1. YAZARLAR

  2. Yavuz Yılmaz

  3. SAĞCILIK, MUHAFAZAKARLIK, MİLLİYETÇİLİK VE İSLAM
Yavuz Yılmaz

Yavuz Yılmaz

Analiz
Yazarın Tüm Yazıları >

SAĞCILIK, MUHAFAZAKARLIK, MİLLİYETÇİLİK VE İSLAM

A+A-

 

Sağ düşünce, genellikle milliyetçilik ve muhafazakarlık ile iç içe girmiş, geleneğe ve kültüre yaslanan, devleti kutsayan, ani değişim ve kopuşlara mesafeli bakan bir siyasal ideolojidir. Sağ ideoloji içinde yuvalanan bu düşünceler, kendi içlerinde bir takım farklılıklar gösterse de din ile de çeşitli düzeylerde ilişki içindedirler. Benzer ilişkiler din ile de kurulduğundan, bu durum, İslamcılık ile söz konusu akımlar arasında belirsizlik yaratmaktadır.

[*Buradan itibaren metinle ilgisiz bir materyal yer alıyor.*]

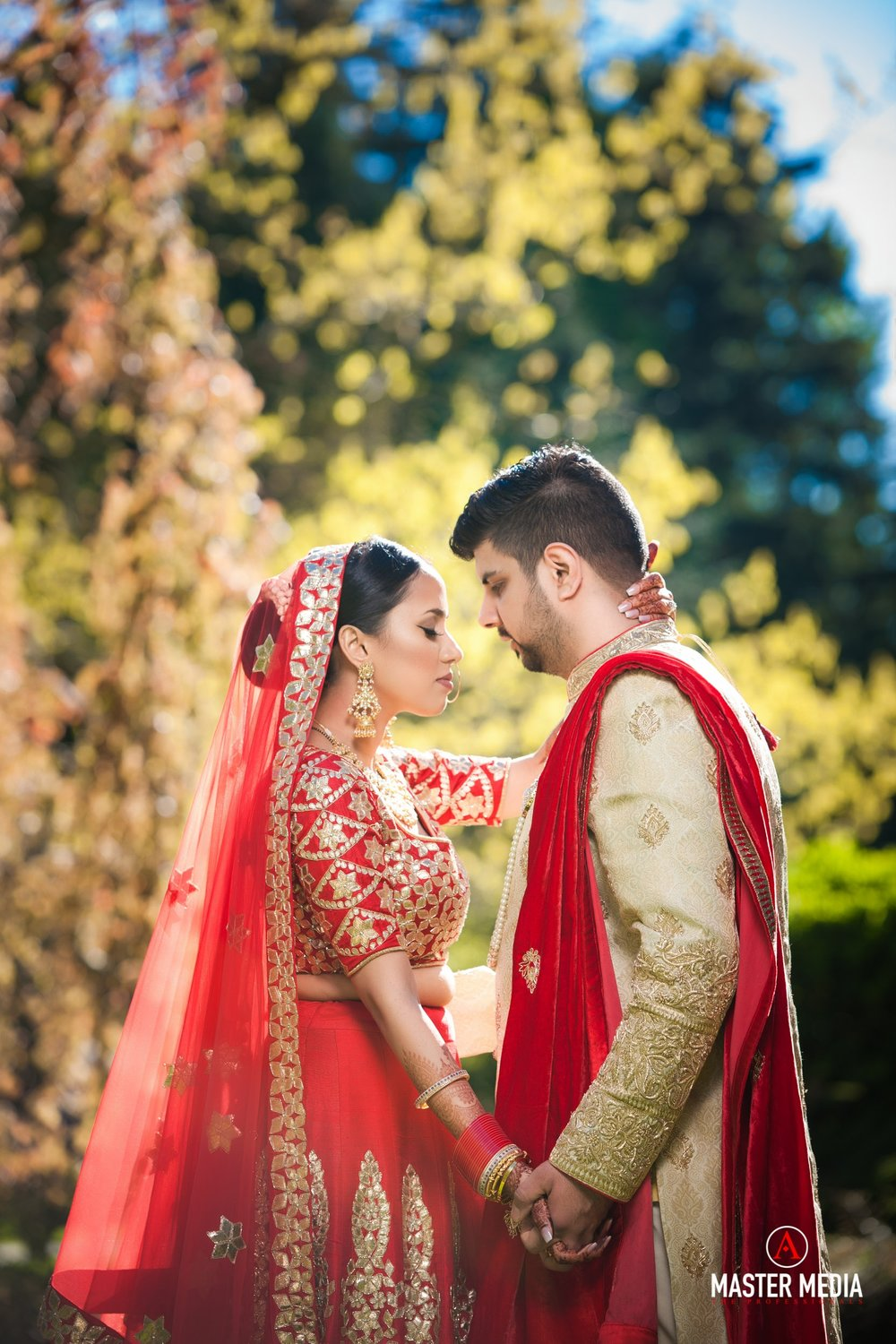 Deep+Shehnaz Wedding Day -10465.jpg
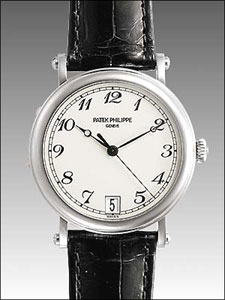 Patek Philippe Watches Chronograph PP076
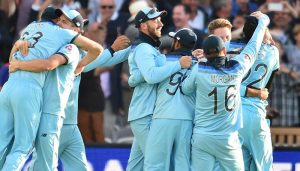 England win maiden ICC World Cup via dramatic Super Over against NZ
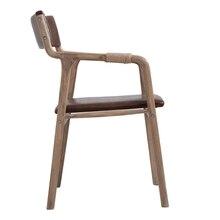 Твердой древесины цюйфу цвет орех ретро современный минималистский обеденный спинка кресла кресло кофе стул для отдыха книга стул, стол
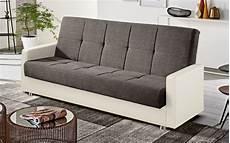 catalogo mondo convenienza divani mondo convenienza catalogo divani proposte per tutti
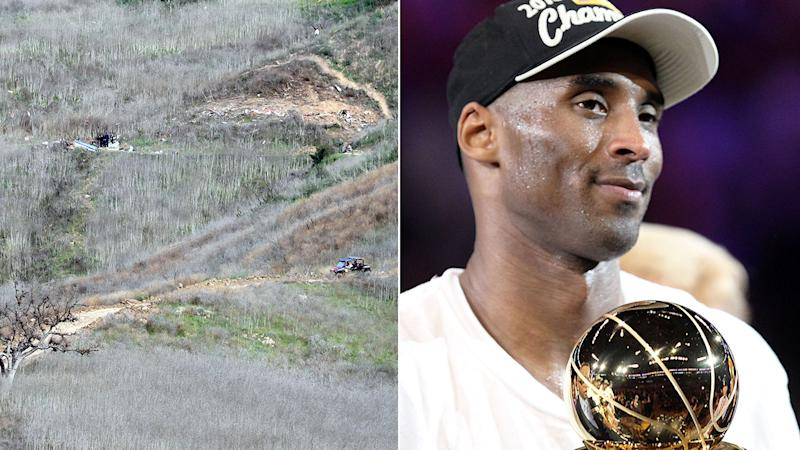 Treacherous terrain is making the investigation into the deaths of Kobe Bryant and eight others difficult. Pic: Getty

Milliyetçilik, genellikle ulus devlet kuruluş süreçlerinde ortaya çıkan bir ideolojidir. Kuşku yok ki, milliyetçiliğin en katı biçimi, kendini devlet fetişizmi ve yabancı düşmanlığı ile ortaya koyan faşizmdir. Türk modernleşmesinin başlangıç yıllarında Türk milliyetçiliği olarak tanımlanan anlayışın uygulamaları dikkate alındığında faşizme yaklaştığı görülecektir. Türk ulusçuluğunun kurucu düşünürü olan Yusuf Akçura, İslam'ın temel kavramlarının artık bir toplumun inşasında işlevsiz kaldığını savunur. Ziya Gökalp benzer bir zihin yapısına sahip olmasına karşın, yine de İslam ile Batıcılık ve Türkçülük arasında sentez yapmaya çalışır. İslamcılık ile milliyetçilik arasındaki ilişkilerin referans kaynağı kuşkusuz Ziya Gökalp’in yaklaşımıdır. Milliyetçilik kendini toprak, kültür ve ulus üzerinden tanımladığı için, dinin evrensel ve ulus üstü değerlerinin hedefe konması ve eleştirilmesi kaçınılmazdır.

Ulus devletlerin üzerine inşa edildiği en önemli değeri ulustur. Bu yüzden ulus üstü aidiyetleri çağrıştıran her düşünce biçimi küçümsenir. Onların yerine ulusu tahkim eden kavramlar konur. Bütün milliyetçilikler evrensel ve ulus üstü değerleri küçümser ve onlarla mücadele eder. Ümmet, İslam kardeşliği gibi kurucu kavramların küçümsenmesi buradan kaynaklanmaktadır. Ümmet bilinci ne kadar zayıflarsa milliyetçiliğe o kadar alan açılacağına inanılmaktadır. “Daha açık söylemek gerekirse, Cumhuriyet rejimi, Ziya Gökalp'in "Türkleşmek, İslamlaşmak, Muasırlaşmak" formülünden yalnızca 1. ve 3. kavramları devreye sokarak esas itibariyle ikincisini dışarıda bırakan pozitivist bir "Batılılaşma projesini" tatbike koyuldu. Başka bir deyişle Fransız usulü laik bir düzeni amaçlamakta olup, yönetici elitin baskısıyla empoze edilen bu proje, Osmanlı İmparatorluğu'nda uzun asırlar boyu siyasal, toplumsal ve kültürel alanlarda hakimiyetini sürdüren "İslâm'ı" bu sektörlerin dışına çıkarıyordu" (A. Yaşar Ocak, Türkler, Türkiye ve İslâm, s. 103-104.)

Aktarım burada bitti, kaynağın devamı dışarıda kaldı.